What you should do: Please copy every line from the following entries in which the word "Vietnam" appears.
★ ★ ★ ★ ★
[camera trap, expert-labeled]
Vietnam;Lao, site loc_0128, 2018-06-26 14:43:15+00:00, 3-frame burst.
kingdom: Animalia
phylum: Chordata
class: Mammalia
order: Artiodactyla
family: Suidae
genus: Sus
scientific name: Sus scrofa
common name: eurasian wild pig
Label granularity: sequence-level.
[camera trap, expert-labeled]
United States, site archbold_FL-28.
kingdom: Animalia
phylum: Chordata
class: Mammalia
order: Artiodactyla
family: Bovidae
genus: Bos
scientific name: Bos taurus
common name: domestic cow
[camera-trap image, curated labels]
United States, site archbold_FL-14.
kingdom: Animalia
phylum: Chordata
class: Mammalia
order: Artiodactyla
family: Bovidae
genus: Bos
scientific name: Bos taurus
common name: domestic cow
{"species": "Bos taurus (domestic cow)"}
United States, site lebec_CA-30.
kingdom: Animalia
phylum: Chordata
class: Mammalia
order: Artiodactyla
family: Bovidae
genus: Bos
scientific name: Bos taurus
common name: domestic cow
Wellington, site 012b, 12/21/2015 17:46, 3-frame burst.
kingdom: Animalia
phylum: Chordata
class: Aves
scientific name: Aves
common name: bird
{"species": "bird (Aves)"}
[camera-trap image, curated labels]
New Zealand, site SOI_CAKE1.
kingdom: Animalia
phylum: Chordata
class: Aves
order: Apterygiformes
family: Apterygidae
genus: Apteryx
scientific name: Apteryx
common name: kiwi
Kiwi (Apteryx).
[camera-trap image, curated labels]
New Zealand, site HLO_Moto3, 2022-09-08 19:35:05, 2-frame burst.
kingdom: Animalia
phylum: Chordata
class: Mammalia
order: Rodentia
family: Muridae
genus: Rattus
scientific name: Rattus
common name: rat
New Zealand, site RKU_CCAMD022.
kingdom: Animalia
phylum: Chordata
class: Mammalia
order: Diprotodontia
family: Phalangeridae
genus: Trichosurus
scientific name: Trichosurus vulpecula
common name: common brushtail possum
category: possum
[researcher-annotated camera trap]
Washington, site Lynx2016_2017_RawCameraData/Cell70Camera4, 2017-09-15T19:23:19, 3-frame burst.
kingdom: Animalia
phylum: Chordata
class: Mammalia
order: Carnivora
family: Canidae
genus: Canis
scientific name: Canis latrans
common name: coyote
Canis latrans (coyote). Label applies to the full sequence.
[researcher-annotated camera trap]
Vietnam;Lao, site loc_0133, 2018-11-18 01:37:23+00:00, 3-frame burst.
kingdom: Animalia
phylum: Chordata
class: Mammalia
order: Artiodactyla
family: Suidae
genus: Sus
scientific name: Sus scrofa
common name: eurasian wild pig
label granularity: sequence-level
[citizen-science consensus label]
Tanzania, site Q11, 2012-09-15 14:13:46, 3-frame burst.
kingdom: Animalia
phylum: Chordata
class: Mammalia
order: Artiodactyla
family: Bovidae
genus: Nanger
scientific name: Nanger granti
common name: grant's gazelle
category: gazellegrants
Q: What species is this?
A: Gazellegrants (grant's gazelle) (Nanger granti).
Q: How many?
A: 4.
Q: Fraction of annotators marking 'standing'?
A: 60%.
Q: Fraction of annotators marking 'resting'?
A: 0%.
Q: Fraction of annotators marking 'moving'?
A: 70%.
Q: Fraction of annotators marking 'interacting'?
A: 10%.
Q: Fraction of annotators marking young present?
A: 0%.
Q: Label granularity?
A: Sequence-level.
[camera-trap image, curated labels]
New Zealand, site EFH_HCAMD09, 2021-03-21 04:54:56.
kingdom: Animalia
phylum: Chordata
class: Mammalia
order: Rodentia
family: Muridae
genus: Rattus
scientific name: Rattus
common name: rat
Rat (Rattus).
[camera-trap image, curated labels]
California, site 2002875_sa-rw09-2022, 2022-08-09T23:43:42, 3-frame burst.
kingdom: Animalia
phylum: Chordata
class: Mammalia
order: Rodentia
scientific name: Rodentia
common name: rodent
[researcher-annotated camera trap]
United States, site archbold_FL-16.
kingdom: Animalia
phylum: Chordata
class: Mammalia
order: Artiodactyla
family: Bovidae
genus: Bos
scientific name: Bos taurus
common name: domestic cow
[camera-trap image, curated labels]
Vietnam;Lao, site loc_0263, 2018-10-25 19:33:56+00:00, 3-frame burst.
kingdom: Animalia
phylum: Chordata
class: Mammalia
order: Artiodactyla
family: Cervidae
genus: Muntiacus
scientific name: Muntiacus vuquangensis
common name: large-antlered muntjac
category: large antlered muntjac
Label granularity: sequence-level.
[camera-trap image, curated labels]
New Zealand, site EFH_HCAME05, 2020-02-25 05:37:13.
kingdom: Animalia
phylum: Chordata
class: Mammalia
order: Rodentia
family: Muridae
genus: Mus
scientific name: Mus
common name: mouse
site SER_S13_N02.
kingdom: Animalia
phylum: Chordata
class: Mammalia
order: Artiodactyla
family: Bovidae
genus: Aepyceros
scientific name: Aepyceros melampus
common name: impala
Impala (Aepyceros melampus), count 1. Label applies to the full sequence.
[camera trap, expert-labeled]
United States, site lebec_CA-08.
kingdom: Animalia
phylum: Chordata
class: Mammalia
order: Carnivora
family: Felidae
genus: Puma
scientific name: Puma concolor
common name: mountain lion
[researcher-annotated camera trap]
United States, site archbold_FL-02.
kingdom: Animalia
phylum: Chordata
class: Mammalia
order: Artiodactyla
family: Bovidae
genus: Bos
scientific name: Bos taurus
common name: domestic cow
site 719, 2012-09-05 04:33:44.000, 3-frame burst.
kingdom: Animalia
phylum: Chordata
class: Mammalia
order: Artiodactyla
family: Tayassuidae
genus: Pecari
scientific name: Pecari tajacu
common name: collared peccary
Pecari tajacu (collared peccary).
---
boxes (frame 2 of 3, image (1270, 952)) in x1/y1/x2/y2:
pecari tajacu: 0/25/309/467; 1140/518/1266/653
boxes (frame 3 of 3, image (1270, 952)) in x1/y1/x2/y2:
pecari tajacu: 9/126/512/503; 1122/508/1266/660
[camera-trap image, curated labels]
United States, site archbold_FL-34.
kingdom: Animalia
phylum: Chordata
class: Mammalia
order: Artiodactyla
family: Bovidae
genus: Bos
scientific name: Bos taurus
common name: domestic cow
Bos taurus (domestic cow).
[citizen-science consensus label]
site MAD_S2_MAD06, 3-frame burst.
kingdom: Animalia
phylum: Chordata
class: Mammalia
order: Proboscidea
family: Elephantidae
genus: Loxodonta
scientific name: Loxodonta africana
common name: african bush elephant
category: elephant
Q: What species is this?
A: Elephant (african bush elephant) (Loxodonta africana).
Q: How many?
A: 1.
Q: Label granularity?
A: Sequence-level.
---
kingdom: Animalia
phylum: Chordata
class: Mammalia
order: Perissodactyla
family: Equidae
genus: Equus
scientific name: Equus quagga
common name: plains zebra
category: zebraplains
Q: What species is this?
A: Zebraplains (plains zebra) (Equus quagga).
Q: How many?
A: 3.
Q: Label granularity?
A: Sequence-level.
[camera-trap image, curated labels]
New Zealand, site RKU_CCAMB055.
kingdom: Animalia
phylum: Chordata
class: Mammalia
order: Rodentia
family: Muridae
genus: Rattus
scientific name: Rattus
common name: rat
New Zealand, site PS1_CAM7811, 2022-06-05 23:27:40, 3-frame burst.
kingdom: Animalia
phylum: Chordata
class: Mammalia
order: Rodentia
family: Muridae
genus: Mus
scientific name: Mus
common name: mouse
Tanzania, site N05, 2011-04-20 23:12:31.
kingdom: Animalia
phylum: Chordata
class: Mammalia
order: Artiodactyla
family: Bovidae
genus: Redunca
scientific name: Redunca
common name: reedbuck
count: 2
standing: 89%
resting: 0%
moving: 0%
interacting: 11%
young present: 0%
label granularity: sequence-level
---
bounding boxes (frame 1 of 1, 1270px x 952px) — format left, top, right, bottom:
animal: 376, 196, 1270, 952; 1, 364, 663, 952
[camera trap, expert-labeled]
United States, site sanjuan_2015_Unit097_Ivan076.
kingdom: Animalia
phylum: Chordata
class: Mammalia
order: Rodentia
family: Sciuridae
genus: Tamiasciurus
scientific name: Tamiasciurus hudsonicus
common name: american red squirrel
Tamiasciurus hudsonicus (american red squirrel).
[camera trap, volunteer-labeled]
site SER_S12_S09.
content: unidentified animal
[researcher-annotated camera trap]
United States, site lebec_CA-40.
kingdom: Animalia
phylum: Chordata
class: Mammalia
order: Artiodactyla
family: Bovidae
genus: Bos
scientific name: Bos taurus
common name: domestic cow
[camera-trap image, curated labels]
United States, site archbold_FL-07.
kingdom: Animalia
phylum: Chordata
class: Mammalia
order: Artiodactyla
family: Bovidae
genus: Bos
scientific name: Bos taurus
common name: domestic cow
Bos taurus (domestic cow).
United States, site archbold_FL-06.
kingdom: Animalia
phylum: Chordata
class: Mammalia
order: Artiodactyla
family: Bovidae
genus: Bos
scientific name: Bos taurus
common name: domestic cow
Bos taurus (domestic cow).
★ ★ ★ ★ ★
Reply to the task:
Vietnam;Lao, site loc_0128, 2018-06-26 14:43:15+00:00, 3-frame burst.
Vietnam;Lao, site loc_0133, 2018-11-18 01:37:23+00:00, 3-frame burst.
Vietnam;Lao, site loc_0263, 2018-10-25 19:33:56+00:00, 3-frame burst.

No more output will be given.